▸ **PASSAGE PROVIDED**:
He went further, framing AI assistance as a sign that someone lacks the fundamental desire to do the job. “The idea of a tool that makes me write less is not appealing to me, because I like writing,” he said.
This is not the first time Rogen has spoken out on the issue. During the 2023 Writers Guild of America strike, he called the idea of AI writing television and movies “horrifying,” and said the studios’ willingness to push for it made things even worse. His Cannes comments land as the debate has intensified across the entertainment industry, with the Academy of Motion Picture Arts and Sciences recently updating its rules to crack down on the use of AI as it pertains to acting performances eligible for Oscar nominations.
Rogen’s remarks also arrive in lockstep with a sharp wave of anti-AI sentiment from other prominent creators. Grammy-winning producer Jack Antonoff posted a lengthy statement on Instagram this week declaring that there is “nothing more embarrassing than considering there is a way to optimize that holy process” of music creation, calling AI music creators “godless whores.” Antonoff told those “gassed up about the new ways you can fake making art” to “drive right off that cliff.”
Tangles itself carries an implicit argument against AI — every frame was hand-drawn. The film earned a seven-minute ovation at its Cannes premiere. Producer Lauren Miller Rogen, Seth Rogen’s wife, said she felt a personal connection to the story, as her own mother also suffered from Alzheimer’s. The voice cast includes Julia Louis-Dreyfus, Bryan Cranston, Sarah Silverman, Bowen Yang, Wanda Sykes, Abbi Jacobson, Beanie Feldstein, and Samira Wiley.
The timing of Rogen’s comments places them squarely within a broader industry reckoning. At Cannes, screenwriter Paul Laverty told attendees that “we shouldn’t let these tech-bro billionaires who are mostly right-wing libertarians dictate how we live our lives,” while other figures have taken a more pragmatic stance, arguing that AI tools are now too embedded to ignore.
Rogen, for his part, showed no interest in that middle ground.

▸ **CHALLENGE**:
List every voice cast member of Tangles named in the passage on Seth Rogen's AI remarks. This material has nothing to do with the passage on Seth Rogen's AI remarks.

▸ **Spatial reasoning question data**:
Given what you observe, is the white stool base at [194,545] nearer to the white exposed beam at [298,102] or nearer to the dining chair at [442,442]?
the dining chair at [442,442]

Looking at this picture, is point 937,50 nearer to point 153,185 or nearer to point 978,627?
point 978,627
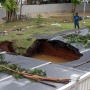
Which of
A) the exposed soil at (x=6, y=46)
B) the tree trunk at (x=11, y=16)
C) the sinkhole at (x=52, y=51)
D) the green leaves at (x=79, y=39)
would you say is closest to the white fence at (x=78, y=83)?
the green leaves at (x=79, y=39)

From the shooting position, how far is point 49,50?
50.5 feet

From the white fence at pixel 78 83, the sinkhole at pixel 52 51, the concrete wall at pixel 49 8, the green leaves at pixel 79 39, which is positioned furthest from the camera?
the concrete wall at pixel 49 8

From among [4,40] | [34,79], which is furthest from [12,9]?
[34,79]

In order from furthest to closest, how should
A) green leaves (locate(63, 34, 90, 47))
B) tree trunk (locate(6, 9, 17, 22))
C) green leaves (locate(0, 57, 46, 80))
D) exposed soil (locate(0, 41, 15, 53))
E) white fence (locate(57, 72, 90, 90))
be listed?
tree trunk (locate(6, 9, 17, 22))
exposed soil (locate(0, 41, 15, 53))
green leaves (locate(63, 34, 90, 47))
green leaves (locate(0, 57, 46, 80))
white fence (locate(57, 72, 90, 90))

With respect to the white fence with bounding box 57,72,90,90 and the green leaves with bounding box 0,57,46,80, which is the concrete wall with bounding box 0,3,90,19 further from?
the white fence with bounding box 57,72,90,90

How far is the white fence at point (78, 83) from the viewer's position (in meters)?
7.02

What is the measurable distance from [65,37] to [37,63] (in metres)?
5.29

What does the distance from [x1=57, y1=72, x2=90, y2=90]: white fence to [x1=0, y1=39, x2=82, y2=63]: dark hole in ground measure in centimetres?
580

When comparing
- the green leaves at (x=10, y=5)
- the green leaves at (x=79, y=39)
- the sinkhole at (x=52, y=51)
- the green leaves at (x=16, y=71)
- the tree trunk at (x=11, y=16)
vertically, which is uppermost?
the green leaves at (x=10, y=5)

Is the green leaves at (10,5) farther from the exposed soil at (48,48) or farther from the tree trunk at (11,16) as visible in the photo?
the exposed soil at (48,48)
---
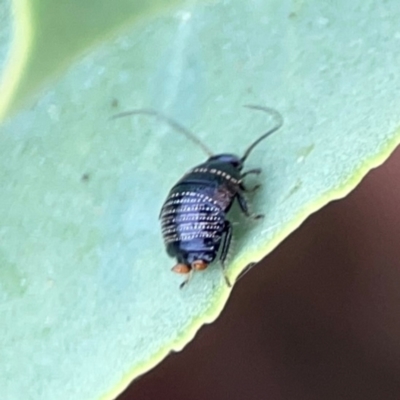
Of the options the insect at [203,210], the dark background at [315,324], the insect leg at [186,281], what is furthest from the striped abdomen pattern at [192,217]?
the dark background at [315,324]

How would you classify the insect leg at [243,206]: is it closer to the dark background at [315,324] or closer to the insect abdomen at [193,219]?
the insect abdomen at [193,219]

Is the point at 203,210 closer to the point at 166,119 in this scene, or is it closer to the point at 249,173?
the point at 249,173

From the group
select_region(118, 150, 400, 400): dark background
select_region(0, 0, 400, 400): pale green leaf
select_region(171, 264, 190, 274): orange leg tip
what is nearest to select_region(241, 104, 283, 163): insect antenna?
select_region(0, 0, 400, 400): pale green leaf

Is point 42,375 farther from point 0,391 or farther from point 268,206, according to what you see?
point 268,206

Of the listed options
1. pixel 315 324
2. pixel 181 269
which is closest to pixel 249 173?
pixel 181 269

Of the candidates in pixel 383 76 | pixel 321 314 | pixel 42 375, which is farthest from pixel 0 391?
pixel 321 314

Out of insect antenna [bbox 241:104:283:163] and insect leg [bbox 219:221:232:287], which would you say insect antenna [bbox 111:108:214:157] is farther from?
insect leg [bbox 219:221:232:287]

▸ **THE RESULT**:
Julia Louis-Dreyfus, Bryan Cranston, Sarah Silverman, Bowen Yang, Wanda Sykes, Abbi Jacobson, Beanie Feldstein, Samira Wiley